On the consonantal level, notable features are:
- The simplification of intense consonants, in pre-accentual position in almost all variants and, in Pesaro and Fano, also in post-accentual position (e.g. in Pesaro cità, dòna, ragàza, while in Urbino they say dònna and ragàssa), a phenomenon which however also borders on linguistically "median" territory, as demonstrated by the dialect of Ancona;
- The lenition of intervocalic voiceless sounds (avùd for "had", fadìga for "fatigue", fóg for "fire"), which extends even further south into the central Marche region, and can also be found in Jesi and Osimo (magnado for "eaten", dide for "you say").
- The voicing of intervocalic s, present throughout the area and as far as Ancona.

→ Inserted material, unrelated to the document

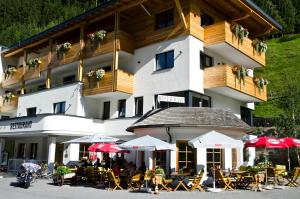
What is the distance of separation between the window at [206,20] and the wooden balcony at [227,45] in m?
0.91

Among the morphological-syntactic traits, we can note the plurals in -ai, -ei, -oi from singulars in "-al, -el, -ol", as also in Veneto (cavài, cavéi, fagiói) and then, in the Pesaro sub-area, the personal subject pronouns of the type mε, tε for "I" "you", and the reduplication of the entire pronominal series with forms without accent (in Pesaro mε a parle "I speak", tε t zi "you are", ló 'l bala "he dances", lori i bala "they dance", el vènt el tira, etc.), phenomena typical of Gallo-Italic dialects.

Another characteristic that directly refers to other Gallo-Italic idioms is the loss of internal and final unstressed vowels (other than /a/) and the reduction in protony: /bli:n/ (bellino). The typical Gallo-Italic metaphony is also present and the reduction of double vowels in postonic position /surE:la/. Up to the Metauro river, the presence of subject clitics and the transition from /a/ > /E/ in free syllables and the transition from /ts/, /dz/ > /s/, /z/ are documented: /tsio/ > /sio/ (zio), /dzeta/ > /zeta/ (zeta).

==Examples==
The beginning of Giovanni Boccaccio's story Il re di Cipri, da una donna di Guascogna trafitto, di cattivo valoroso diviene in the various Gallo-Picene dialects, taken from I parlari italiani in Certaldo alla festa del V centenario di Messer Giovanni Boccacci (published in 1875):

===Pesaro dialect===
A digh donca ch'ai temp del prim re 'd Cipr, dop la conquista fata dla Tera Sänta da Gufred 'd Bujon, sucess ch'na sgnora 'd Guascogna la j'andò 'n piligrinagg m'al Sipulcr 'd nostr Signor, da dò tornand, ariväda ch'la fó a Cipr, da certi sceleräd la fó tratäda pegg d'na cagna.

===Fano dialect===
I' v' dig donca che in ti temp del prim re de Cipr, dop che Gottifred de Bujon ebb' presa la Terra Santa, una sgnora dla Guascogna andò come piligrina al Sant Spolcr; e po tornò e andò a Cipr, e in quel sit certi sceleræt i fecer na grossa purcata.

===Urbania dialect===
Donca digh ch'ai temp del prim re 'd Cipri, dop che Gofred 'd Bujon ebb artolt m'ai Turchi la Tera Santa, sucess ch'na signora 'd Guascogna git in pelegrinagg m'al Sant Sepolcr; e, t'el tornè, rivèta ch'fò a Cipri, sochi birbacioni e maladuchèti i 'j fen vergogna.

===Urbino dialect===
Donca digh ch'al temp del prim re di Cipri, dop pijat la Tera Santa da Gottifré di Buglione, sucess ch'na sgnora civila vols gì artrovä 'l Sepolcher. int l'arnì, riväta m'a Cipri, certi birbacion i dicen 'na mochia 'd vilanii.:

===Senigallia dialect===
Digh donca ch'ent i temp del prim re 'd Zipr, dop la presgia dla Tera Scianta fatta da Gottifrè 'd Bujon è suzzess ch'na scignora 'd Cascogna in pelegrinazz era gita al Spulcr, d'indov turnand, rivata a Zipr, fu da 'n po' 'd selerati omi sa cativ disprezz ultrazata.

===Montemarciano dialect===
Dig donca, ch' n' tempi dl prim Re d' Cipri, dop la presa fatta dla Terra Santa da Guttifré d' Buglion, sucdè ch' una signora d' Guascogna fe un viag long fina al Spolcr: dlà arturnand', e arrivata en Cipri, certi omnacci i dicen tant' brut cos, [...].